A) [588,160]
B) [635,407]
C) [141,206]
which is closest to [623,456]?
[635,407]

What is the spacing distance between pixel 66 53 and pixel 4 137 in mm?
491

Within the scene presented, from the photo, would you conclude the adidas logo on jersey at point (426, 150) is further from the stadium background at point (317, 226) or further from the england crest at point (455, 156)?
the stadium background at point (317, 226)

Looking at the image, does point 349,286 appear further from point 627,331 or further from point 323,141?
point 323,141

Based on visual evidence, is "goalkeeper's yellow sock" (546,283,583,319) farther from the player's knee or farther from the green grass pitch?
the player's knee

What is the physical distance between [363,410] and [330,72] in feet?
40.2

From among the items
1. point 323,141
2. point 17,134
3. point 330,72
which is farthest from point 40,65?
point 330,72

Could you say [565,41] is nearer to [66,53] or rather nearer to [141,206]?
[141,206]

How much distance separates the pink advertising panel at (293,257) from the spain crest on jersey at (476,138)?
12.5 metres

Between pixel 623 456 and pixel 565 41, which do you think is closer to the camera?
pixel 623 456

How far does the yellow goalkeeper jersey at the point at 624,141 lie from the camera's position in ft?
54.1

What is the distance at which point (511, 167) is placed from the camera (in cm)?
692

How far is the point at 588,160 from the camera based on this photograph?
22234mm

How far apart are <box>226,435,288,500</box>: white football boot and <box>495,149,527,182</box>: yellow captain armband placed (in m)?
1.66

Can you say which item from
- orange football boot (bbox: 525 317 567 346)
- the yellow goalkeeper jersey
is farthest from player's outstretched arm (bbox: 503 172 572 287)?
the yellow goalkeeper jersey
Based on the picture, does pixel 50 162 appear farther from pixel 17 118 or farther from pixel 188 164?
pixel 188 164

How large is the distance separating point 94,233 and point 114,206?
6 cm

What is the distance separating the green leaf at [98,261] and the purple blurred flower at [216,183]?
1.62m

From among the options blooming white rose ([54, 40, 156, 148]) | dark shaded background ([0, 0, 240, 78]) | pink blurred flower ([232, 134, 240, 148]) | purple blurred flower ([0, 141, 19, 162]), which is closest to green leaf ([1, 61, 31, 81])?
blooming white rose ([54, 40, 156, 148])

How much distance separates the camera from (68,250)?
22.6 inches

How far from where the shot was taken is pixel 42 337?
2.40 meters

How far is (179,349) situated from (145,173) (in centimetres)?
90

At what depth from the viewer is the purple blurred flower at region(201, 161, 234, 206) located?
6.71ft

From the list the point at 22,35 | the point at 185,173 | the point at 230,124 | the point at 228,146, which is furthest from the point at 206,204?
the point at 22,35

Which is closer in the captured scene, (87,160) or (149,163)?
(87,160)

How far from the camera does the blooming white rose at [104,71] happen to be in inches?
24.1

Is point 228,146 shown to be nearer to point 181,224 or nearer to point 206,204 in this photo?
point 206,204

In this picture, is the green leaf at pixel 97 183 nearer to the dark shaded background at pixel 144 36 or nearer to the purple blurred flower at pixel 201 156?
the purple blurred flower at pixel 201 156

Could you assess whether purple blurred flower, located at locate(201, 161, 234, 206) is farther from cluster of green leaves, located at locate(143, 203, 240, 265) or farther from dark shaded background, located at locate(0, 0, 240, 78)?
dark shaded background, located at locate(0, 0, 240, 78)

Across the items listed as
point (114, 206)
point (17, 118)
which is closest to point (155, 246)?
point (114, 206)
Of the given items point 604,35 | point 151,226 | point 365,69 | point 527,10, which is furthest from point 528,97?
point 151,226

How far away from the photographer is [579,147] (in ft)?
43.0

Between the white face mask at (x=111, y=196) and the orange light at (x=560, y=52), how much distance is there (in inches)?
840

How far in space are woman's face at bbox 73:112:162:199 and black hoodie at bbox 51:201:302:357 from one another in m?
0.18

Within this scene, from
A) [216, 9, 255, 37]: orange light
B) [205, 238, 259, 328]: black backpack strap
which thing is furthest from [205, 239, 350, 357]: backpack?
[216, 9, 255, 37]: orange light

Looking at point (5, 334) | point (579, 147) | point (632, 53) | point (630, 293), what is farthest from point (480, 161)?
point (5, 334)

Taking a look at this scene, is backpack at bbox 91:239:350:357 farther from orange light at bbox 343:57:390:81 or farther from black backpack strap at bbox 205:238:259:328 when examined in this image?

# Your goal
Copy out every one of the records above word for word.

# Solved problem
A) [588,160]
B) [635,407]
C) [141,206]
which is closest to [623,456]?
[635,407]

What is the spacing distance between pixel 66 53 and pixel 4 137 in mm?
491

Within the scene presented, from the photo, would you conclude the adidas logo on jersey at point (426, 150) is further from the stadium background at point (317, 226) or further from the england crest at point (455, 156)?
the stadium background at point (317, 226)

Looking at the image, does point 349,286 appear further from point 627,331 or further from point 323,141?
point 323,141

Based on visual evidence, is "goalkeeper's yellow sock" (546,283,583,319) farther from the player's knee or farther from the green grass pitch?
the player's knee

What is the physical distance between [363,410] and [330,72] in feet?
40.2

From among the items
1. point 323,141
2. point 17,134
3. point 330,72
which is farthest from point 40,65?
point 330,72

Could you say [565,41] is nearer to [66,53] or rather nearer to [141,206]?
[141,206]

How much distance separates the pink advertising panel at (293,257) from the spain crest on jersey at (476,138)?
12.5 metres

Between pixel 623 456 and pixel 565 41, which do you think is closer to the camera?
pixel 623 456

How far does the yellow goalkeeper jersey at the point at 624,141 lie from the camera's position in ft?
54.1

What is the distance at which point (511, 167) is placed from the camera (in cm)?
692

How far is the point at 588,160 from the camera based on this photograph?
22234mm

How far apart are <box>226,435,288,500</box>: white football boot and <box>495,149,527,182</box>: yellow captain armband placed (in m)?
1.66

Can you say which item from
- orange football boot (bbox: 525 317 567 346)
- the yellow goalkeeper jersey
is farthest from player's outstretched arm (bbox: 503 172 572 287)?
the yellow goalkeeper jersey
Based on the picture, does pixel 50 162 appear farther from pixel 17 118 or farther from pixel 188 164?
pixel 188 164

How large is the distance separating point 94,233 and point 114,206?
6 cm

What is the distance separating the green leaf at [98,261] and the purple blurred flower at [216,183]?
1.62m

From among the options blooming white rose ([54, 40, 156, 148]) | dark shaded background ([0, 0, 240, 78]) | pink blurred flower ([232, 134, 240, 148]) | purple blurred flower ([0, 141, 19, 162]), which is closest to green leaf ([1, 61, 31, 81])?
blooming white rose ([54, 40, 156, 148])

How much distance separates the camera from (68,250)?
22.6 inches

How far from where the shot was taken is pixel 42 337?
2.40 meters

How far is (179,349) situated from (145,173) (in centimetres)?
90

At what depth from the viewer is the purple blurred flower at region(201, 161, 234, 206) located?
6.71ft

From the list the point at 22,35 | the point at 185,173 | the point at 230,124 | the point at 228,146, which is furthest from the point at 206,204?
the point at 22,35

Which is closer in the captured scene, (87,160) or (149,163)?
(87,160)

How far from the camera does the blooming white rose at [104,71] happen to be in inches?
24.1

Is point 228,146 shown to be nearer to point 181,224 or nearer to point 206,204 in this photo?
point 206,204

In this picture, is the green leaf at pixel 97 183 nearer to the dark shaded background at pixel 144 36 or nearer to the purple blurred flower at pixel 201 156?
the purple blurred flower at pixel 201 156

Could you assess whether purple blurred flower, located at locate(201, 161, 234, 206) is farther from cluster of green leaves, located at locate(143, 203, 240, 265) or farther from dark shaded background, located at locate(0, 0, 240, 78)?
dark shaded background, located at locate(0, 0, 240, 78)

Across the items listed as
point (114, 206)
point (17, 118)
which is closest to point (155, 246)?
point (114, 206)
Of the given items point 604,35 | point 151,226 | point 365,69 | point 527,10, which is furthest from point 528,97?
point 151,226

How far away from the photographer is [579,147] (in ft)?
43.0

Between the white face mask at (x=111, y=196) and the orange light at (x=560, y=52), how much distance is there (in inches)?
840

How far in space are woman's face at bbox 73:112:162:199 and black hoodie at bbox 51:201:302:357 from one another in m?
0.18

Within this scene, from
A) [216, 9, 255, 37]: orange light
B) [205, 238, 259, 328]: black backpack strap
which thing is furthest from [205, 239, 350, 357]: backpack?
[216, 9, 255, 37]: orange light

Looking at point (5, 334) | point (579, 147) | point (632, 53) | point (630, 293), what is farthest from point (480, 161)?
point (5, 334)

Taking a look at this scene, is backpack at bbox 91:239:350:357 farther from orange light at bbox 343:57:390:81 or farther from black backpack strap at bbox 205:238:259:328 when examined in this image?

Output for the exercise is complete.